Giovanni Marcantoni started Volo Sports for a simple reason: to meet people, especially women.

While playing in leagues around Washington D.C., he noticed that many women would quit after a few weeks because the leagues were too intense. 

So he set out to build his own league, sensing an opportunity to lower the barrier to entry for meeting new people.

From the start, Volo made it easy for people who didn’t have teams to sign up for a league as free agents and be matched onto teams with other strangers. He also went into bars in Baltimore’s Federal Hill neighborhood and bought people a beer in order to get their email address.

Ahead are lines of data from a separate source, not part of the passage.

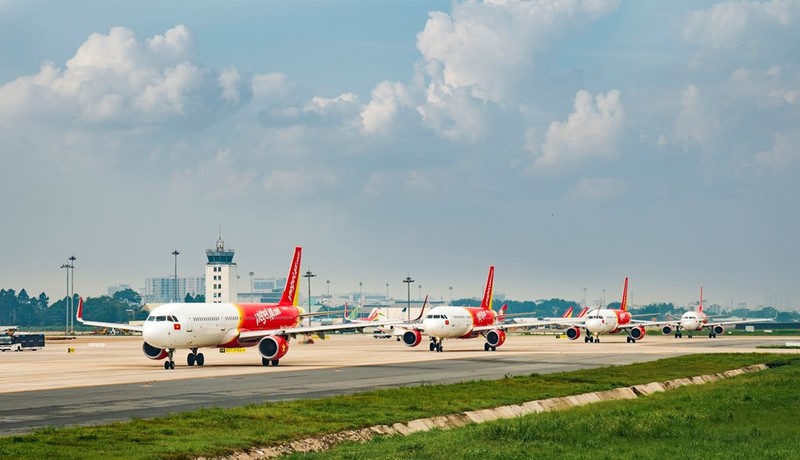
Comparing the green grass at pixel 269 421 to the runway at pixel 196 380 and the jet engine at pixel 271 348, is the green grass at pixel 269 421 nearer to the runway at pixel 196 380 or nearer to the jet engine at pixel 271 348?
the runway at pixel 196 380

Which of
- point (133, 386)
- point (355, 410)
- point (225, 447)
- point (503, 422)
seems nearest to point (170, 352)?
point (133, 386)

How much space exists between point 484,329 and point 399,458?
271ft

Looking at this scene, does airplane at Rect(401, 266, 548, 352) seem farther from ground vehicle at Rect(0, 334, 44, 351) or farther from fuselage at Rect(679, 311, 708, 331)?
fuselage at Rect(679, 311, 708, 331)

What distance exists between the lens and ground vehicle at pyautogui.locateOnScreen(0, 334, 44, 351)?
118 metres

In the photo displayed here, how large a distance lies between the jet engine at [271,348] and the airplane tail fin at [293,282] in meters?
12.9

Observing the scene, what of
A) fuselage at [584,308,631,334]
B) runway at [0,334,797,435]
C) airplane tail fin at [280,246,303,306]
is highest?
airplane tail fin at [280,246,303,306]

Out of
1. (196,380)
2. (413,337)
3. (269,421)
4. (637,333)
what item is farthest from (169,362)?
(637,333)

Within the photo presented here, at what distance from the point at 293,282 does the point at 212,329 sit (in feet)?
56.7

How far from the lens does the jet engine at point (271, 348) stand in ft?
245

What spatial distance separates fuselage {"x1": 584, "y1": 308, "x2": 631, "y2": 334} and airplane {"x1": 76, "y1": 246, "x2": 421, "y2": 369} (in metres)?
62.7

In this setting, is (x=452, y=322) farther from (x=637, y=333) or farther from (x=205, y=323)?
(x=637, y=333)

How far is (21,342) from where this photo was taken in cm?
12194

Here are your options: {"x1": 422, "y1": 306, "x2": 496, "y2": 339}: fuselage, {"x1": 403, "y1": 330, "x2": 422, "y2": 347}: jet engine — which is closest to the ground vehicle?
{"x1": 403, "y1": 330, "x2": 422, "y2": 347}: jet engine

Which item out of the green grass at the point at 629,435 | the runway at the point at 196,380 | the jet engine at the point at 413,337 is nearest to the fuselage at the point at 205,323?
the runway at the point at 196,380
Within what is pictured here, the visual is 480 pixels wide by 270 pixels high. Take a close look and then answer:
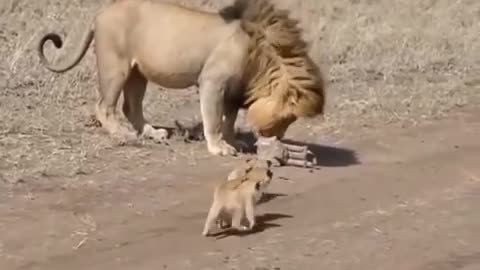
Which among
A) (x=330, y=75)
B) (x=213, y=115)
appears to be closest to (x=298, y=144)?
(x=213, y=115)

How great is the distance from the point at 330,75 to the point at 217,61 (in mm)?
3788

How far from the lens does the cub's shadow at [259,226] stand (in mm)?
7812

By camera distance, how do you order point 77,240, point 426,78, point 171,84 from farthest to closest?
point 426,78
point 171,84
point 77,240

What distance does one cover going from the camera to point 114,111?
1062 centimetres

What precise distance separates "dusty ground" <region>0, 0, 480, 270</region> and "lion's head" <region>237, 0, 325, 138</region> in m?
0.40

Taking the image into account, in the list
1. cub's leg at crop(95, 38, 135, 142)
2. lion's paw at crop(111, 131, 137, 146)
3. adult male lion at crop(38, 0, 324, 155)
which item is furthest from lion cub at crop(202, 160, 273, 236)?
cub's leg at crop(95, 38, 135, 142)

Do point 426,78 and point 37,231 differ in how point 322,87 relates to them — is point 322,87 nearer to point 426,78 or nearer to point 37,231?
point 37,231

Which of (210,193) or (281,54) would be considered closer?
(210,193)

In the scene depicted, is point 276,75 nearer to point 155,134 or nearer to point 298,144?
point 298,144

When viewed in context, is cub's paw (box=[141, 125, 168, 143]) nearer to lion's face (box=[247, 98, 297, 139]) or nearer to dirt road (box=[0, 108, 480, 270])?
dirt road (box=[0, 108, 480, 270])

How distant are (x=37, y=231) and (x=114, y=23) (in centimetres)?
288

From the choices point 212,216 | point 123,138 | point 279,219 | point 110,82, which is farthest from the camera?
point 110,82

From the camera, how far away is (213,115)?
9953mm

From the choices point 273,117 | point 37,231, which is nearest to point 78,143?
point 273,117
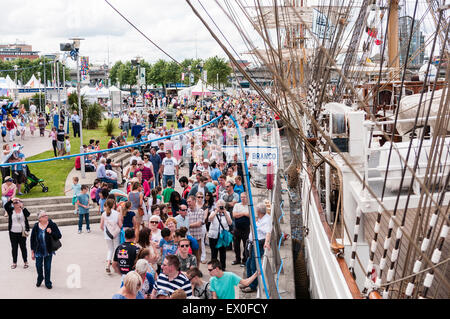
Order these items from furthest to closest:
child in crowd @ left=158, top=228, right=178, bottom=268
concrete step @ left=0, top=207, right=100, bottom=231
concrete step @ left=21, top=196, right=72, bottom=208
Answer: concrete step @ left=21, top=196, right=72, bottom=208
concrete step @ left=0, top=207, right=100, bottom=231
child in crowd @ left=158, top=228, right=178, bottom=268

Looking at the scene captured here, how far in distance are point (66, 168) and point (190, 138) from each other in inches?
190

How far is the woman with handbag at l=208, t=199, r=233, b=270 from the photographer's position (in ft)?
31.6

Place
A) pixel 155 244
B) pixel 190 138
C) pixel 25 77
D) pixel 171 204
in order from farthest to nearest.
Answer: pixel 25 77
pixel 190 138
pixel 171 204
pixel 155 244

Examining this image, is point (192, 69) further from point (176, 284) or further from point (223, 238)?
point (176, 284)

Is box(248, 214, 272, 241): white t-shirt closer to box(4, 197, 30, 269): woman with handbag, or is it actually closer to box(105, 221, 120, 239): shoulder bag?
box(105, 221, 120, 239): shoulder bag

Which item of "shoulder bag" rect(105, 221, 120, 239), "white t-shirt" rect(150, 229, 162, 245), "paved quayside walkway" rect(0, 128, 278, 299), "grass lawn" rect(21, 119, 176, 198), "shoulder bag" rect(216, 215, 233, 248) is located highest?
"white t-shirt" rect(150, 229, 162, 245)

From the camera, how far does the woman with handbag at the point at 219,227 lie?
9633mm

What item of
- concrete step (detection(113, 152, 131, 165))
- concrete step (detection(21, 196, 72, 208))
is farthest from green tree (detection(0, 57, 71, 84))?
concrete step (detection(21, 196, 72, 208))

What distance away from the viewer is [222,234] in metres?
9.75

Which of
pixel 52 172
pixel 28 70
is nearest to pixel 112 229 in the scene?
pixel 52 172

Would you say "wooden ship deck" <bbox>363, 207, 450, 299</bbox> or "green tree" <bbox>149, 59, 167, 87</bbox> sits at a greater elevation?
"green tree" <bbox>149, 59, 167, 87</bbox>

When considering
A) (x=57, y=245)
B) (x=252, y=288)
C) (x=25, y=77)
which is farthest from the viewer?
(x=25, y=77)

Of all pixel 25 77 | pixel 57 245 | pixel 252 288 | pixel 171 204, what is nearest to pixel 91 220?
pixel 171 204
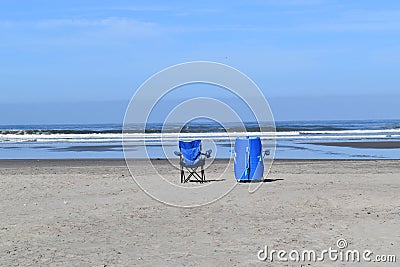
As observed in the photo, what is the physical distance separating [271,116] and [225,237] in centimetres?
326

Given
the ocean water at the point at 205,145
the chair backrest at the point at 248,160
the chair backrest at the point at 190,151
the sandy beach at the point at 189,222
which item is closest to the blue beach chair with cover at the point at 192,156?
the chair backrest at the point at 190,151

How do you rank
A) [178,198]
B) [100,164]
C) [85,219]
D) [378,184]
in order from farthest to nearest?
[100,164] < [378,184] < [178,198] < [85,219]

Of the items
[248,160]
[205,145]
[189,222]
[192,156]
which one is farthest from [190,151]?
[205,145]

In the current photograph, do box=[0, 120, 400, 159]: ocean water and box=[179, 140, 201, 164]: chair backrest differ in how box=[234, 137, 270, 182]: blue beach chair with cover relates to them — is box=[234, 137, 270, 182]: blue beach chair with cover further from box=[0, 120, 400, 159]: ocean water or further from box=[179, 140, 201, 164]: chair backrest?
box=[179, 140, 201, 164]: chair backrest

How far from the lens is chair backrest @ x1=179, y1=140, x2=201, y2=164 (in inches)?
552

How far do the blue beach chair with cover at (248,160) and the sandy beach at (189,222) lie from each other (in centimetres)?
37

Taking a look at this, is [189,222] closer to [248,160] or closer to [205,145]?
[248,160]

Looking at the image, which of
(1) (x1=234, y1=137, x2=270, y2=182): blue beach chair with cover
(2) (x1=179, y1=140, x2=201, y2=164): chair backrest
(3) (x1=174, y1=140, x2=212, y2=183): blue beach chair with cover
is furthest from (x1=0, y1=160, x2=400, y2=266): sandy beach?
(2) (x1=179, y1=140, x2=201, y2=164): chair backrest

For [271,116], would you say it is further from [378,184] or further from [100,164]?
[100,164]

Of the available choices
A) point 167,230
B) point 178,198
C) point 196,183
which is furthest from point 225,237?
point 196,183

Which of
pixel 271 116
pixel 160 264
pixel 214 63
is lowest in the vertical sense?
pixel 160 264

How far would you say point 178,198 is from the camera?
11156 mm

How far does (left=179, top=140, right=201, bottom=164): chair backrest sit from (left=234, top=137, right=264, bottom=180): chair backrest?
40.9 inches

What started as a 16-person Bocce league in Baltimore in 2010 has now expanded to over nine major markets across the nation featuring over 13 different sports.

Olivia Heller/The Hustle

Volo Sports is, simply, the big fish of the industry. Since 2019, revenue has grown 5x and the number of annual participants has increased from ~100k to ~500k. They also recently attracted a $21m investment from private equity.

How did Volo grow this fast nationwide?

“I was in my twenties and had nothing to lose. Some of the more established [leagues] at the time, they had to ask themselves, ‘Do I have to go put money into a new market when I’m not even sure if it’s going to work?’” Marcantoni says.

To expand nationally, Volo acquired leagues in new cities, skipping the growing pains of starting from scratch. They were able to pick up localized best practices and this fueled their expansion to cities like New York, Boston, and San Diego.

These takeovers have been a reprieve for some adult rec league owners. Many have been at the helm for 20-plus years and an acquisition from a big player like Volo can mean a welcome payday.

“What Volo did is provide social sports leagues with a liquidity option — previously, there was no smooth way to exit a social sports league business. But now, you can get acquired by a bigger player like Volo,” says Galen Beers, founder of the SSIA.

Horan echoes the sentiment that these acquisitions are beneficial, especially for small or medium-sized leagues that are often a one-man operation.

“Many owners don’t have the quality of life that they’d want — they’re tired and they need help. A bigger player like Volo can help take the financial pressure off and free up their time,” he says.

He doesn’t believe that there’s a risk of the market turning into a monopoly.

“There have been many folks who have tried to acquire every single club over the last 10-to-15 years. I don’t think Volo will ever own everybody, even though they’re growing very fast,” he adds.

Volo volleyball players. (Volosports.com)

For Marcantoni, the growth potential of the industry is huge. So much so that Volo is investing in their own country-club style physical spaces through Club Volo, attempting to create its own iteration of a third place.

As Beers explained to me, these social sport companies are really “event-planning companies that have a specialty in sports; their natural evolution goes from sports leagues to diversifying.”

Indeed, a quick look under the “events” tab on Volo’s website returns results for speed dating, a Champions League watch party, and a comedy show.

And after speaking with many of these business owners like Marcantoni, I realized something.

In almost all cases, they had gone through this journey themselves. They had moved to a new city, started from scratch, and joined a social sports league. Slowly, they had found community, one they could count on both on and off the pitch.

They had discovered the magic of structure. The freedom of having something on the calendar. And once they did, they couldn’t keep the secret to themselves.

Marcantoni, after all, is the archetypal adult rec sports player. He met his wife in a Bocce league.